===== EXCERPT TO READ
We were bantering in a post-dinner conversation about what sort of ventures would be worth getting into – one of a narrow set topics where you’d find me readily available to engage in and ernestly contribute to.
The discussion took a turn to a well trodden topic of “If you had xxx, what would you do with it?”. N had much insight to offer to the effect of constraints playing a crucial role in driving good design, and how it’s next to impossible for good design to come out a blank check.
We got talking about what kind of awesome we could conjure up with the skills that were at the table; what creations we thought were excellent in that they were highly considered and truly added value to their respective contexts, and shortly after, arriving at an echelon of products whose sole purpose laid squarely in sheer opulence; created for no other reason than for Mr. Ritchie Rich to outspend his peers.
It was then, something became clear to me: what thrilled me most in my pursuit of creating awesomeness is somewhat captured in the following equation:
Fa (awesome factor) = outcome produced / resources committed
Where Fa is greater than 1, we’re winning. Where Fa is less than 1, not so winsome.
==========
===== LISTED ENTRIES
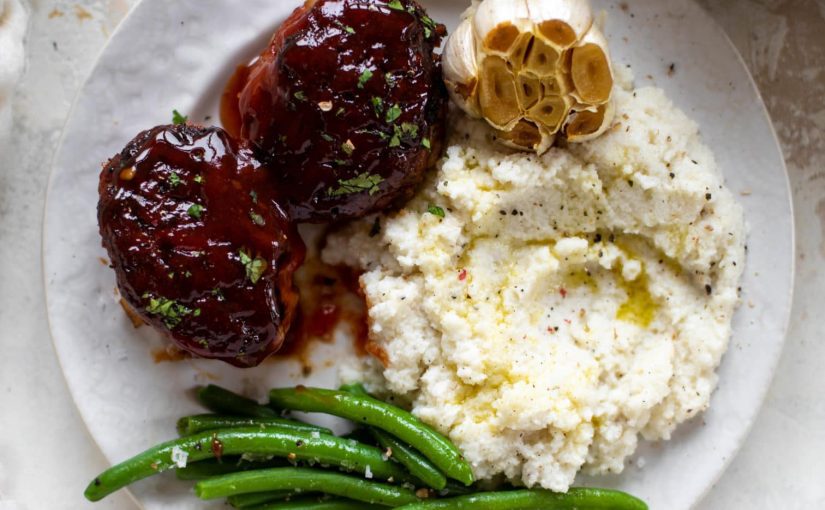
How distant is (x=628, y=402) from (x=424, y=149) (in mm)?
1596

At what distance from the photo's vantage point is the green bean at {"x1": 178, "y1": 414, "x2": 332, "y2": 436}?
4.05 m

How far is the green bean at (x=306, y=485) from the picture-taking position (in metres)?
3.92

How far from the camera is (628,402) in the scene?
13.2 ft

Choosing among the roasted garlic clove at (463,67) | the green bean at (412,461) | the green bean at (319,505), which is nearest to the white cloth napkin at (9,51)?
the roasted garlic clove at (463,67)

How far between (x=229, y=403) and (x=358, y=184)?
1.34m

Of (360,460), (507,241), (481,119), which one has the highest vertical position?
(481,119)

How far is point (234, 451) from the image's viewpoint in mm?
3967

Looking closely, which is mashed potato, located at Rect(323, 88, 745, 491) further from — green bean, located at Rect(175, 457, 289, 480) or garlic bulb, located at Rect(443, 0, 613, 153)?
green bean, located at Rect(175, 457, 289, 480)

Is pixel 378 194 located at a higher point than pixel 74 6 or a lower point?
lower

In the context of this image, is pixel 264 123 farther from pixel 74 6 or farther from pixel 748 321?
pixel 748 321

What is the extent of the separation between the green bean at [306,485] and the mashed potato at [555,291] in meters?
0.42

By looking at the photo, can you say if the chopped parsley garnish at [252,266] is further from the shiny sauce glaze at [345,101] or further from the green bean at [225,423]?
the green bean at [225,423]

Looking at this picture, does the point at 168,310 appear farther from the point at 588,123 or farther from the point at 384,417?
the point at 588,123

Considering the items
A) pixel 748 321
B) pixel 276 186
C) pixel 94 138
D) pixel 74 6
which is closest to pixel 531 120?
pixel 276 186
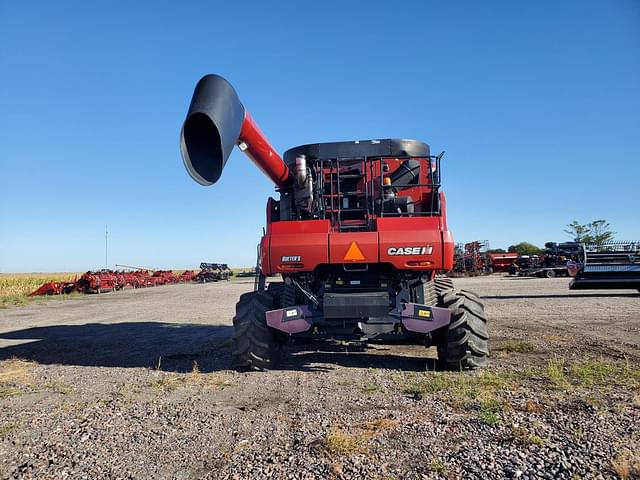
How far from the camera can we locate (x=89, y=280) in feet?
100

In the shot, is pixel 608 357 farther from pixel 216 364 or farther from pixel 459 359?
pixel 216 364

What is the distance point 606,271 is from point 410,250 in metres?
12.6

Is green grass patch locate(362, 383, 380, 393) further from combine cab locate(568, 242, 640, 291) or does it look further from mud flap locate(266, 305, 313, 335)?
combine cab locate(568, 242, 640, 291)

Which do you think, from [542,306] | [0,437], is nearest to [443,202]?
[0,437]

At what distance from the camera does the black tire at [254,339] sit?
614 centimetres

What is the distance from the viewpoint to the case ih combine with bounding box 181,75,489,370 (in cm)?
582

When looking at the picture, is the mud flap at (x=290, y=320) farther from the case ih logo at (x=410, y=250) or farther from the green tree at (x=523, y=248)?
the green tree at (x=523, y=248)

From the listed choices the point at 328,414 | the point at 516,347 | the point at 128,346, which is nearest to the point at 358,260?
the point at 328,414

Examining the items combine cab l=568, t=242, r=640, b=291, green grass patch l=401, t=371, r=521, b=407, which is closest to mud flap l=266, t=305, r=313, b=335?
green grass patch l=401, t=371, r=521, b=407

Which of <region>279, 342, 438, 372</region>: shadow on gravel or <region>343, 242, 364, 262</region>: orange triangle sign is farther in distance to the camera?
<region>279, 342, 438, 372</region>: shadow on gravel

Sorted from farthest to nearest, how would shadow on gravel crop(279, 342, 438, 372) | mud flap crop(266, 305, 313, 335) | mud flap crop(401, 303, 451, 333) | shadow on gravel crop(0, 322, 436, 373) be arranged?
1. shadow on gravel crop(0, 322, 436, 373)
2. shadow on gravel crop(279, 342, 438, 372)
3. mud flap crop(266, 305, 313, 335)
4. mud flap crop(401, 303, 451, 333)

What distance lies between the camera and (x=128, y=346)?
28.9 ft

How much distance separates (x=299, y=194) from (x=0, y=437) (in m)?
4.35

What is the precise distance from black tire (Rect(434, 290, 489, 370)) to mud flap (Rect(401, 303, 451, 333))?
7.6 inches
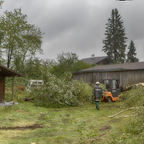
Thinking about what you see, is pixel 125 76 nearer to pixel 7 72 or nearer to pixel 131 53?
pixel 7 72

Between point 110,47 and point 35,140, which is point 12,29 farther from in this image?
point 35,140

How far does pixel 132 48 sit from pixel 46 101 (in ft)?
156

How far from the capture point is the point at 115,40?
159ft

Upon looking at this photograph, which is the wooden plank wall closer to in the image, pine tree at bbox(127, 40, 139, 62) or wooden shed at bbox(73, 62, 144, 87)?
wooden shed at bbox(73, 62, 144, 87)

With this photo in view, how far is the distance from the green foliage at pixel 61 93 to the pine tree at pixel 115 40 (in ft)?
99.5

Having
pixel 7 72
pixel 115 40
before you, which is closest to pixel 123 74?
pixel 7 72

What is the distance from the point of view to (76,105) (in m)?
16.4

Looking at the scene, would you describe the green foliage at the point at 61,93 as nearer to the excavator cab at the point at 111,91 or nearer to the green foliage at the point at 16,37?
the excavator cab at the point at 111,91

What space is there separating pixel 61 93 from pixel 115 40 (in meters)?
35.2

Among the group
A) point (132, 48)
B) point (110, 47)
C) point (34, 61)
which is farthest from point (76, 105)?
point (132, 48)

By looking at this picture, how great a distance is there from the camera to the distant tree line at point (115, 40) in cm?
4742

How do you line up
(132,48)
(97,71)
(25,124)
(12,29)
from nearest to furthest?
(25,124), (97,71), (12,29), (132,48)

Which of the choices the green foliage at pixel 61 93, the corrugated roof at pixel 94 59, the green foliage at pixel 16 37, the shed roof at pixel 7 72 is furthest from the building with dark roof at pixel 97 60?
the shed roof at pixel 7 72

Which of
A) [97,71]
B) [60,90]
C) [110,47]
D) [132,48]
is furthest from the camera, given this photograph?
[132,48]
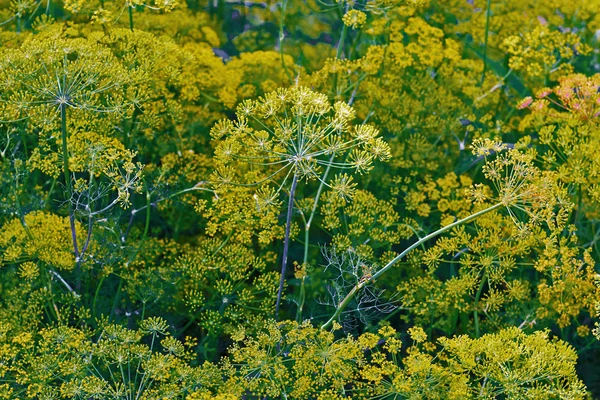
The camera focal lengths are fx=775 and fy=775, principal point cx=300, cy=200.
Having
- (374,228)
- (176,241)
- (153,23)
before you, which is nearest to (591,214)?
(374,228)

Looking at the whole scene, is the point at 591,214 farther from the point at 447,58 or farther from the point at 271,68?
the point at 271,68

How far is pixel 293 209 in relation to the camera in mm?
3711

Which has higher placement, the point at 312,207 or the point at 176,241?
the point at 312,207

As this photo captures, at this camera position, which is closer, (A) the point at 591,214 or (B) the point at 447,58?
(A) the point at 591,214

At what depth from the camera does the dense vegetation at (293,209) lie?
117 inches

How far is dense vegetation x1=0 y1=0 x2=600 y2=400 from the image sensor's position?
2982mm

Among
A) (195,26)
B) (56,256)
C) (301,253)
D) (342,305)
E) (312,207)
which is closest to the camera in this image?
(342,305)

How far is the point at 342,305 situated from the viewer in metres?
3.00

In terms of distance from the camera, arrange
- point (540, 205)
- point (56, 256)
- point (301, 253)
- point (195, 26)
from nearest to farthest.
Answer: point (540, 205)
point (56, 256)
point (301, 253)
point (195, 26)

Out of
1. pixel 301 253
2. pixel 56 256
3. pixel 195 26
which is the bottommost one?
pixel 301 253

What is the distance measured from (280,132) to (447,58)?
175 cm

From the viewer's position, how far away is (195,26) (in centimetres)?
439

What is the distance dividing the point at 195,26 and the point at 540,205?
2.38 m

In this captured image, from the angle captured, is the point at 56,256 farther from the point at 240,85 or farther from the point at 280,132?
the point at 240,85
==========
===== LISTED ENTRIES
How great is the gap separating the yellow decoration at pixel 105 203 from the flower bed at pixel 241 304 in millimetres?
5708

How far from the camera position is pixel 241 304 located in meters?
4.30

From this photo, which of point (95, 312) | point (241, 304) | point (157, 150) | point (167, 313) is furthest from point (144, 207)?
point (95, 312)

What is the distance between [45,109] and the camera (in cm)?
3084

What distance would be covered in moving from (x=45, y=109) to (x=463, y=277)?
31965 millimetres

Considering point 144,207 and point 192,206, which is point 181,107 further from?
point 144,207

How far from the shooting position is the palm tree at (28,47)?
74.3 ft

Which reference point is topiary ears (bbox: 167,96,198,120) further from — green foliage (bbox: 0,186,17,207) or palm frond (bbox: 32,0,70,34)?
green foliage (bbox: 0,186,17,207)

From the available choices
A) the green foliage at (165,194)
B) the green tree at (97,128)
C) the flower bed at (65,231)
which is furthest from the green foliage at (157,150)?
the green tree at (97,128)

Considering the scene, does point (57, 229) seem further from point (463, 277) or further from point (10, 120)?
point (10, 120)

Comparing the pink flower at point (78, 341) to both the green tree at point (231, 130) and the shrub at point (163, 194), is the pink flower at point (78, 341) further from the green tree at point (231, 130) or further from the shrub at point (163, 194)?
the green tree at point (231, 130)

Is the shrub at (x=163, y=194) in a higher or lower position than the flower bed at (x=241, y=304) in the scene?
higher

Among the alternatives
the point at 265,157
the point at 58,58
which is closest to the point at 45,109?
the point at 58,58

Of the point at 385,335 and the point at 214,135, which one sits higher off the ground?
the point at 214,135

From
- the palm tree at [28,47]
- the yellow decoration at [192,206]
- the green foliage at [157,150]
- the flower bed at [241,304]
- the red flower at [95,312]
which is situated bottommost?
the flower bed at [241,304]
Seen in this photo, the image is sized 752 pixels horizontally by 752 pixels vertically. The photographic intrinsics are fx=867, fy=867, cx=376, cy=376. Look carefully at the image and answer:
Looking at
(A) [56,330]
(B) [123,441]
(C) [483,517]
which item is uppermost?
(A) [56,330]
==========
===== LISTED ENTRIES
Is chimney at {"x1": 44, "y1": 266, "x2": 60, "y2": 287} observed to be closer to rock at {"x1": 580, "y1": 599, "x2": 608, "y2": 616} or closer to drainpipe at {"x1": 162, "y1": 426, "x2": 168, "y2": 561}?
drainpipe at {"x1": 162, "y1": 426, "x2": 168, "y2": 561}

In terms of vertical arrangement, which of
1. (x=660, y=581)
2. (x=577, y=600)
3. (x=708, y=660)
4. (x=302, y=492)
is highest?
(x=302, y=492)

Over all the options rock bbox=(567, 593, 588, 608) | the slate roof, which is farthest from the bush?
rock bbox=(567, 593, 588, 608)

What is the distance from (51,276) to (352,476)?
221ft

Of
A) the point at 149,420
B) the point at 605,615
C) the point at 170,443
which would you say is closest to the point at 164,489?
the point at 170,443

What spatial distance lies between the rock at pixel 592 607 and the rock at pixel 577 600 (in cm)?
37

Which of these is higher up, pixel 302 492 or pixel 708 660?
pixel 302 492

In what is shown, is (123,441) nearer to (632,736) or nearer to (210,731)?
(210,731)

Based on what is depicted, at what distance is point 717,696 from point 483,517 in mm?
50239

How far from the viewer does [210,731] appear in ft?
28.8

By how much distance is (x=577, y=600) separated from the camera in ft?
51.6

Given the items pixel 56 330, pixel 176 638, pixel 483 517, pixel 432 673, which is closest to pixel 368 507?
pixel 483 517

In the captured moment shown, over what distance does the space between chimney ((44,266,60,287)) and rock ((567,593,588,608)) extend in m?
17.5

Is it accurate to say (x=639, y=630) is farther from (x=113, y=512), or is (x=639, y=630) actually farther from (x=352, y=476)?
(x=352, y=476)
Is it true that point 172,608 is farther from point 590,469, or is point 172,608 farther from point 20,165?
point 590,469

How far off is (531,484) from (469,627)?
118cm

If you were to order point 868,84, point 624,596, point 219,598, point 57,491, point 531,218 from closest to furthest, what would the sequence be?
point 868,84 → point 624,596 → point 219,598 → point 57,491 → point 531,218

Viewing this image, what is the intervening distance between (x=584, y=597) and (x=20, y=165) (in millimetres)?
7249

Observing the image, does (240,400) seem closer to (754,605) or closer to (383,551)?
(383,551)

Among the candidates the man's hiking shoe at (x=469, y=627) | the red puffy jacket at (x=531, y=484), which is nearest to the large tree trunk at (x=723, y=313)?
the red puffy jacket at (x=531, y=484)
==========
**PARTS OF THE EXERCISE**:
(a) Retype the passage on the awesome factor word for word, beginning at the words "We were bantering" and stopping after "a blank check.".
(b) In the passage on the awesome factor, list every quantity named in the equation.

**ANSWERS FOR THE EXERCISE**:
(a)
We were bantering in a post-dinner conversation about what sort of ventures would be worth getting into – one of a narrow set topics where you’d find me readily available to engage in and ernestly contribute to.
The discussion took a turn to a well trodden topic of “If you had xxx, what would you do with it?”. N had much insight to offer to the effect of constraints playing a crucial role in driving good design, and how it’s next to impossible for good design to come out a blank check.

(b)
- Fa (awesome factor)
- outcome produced
- resources committed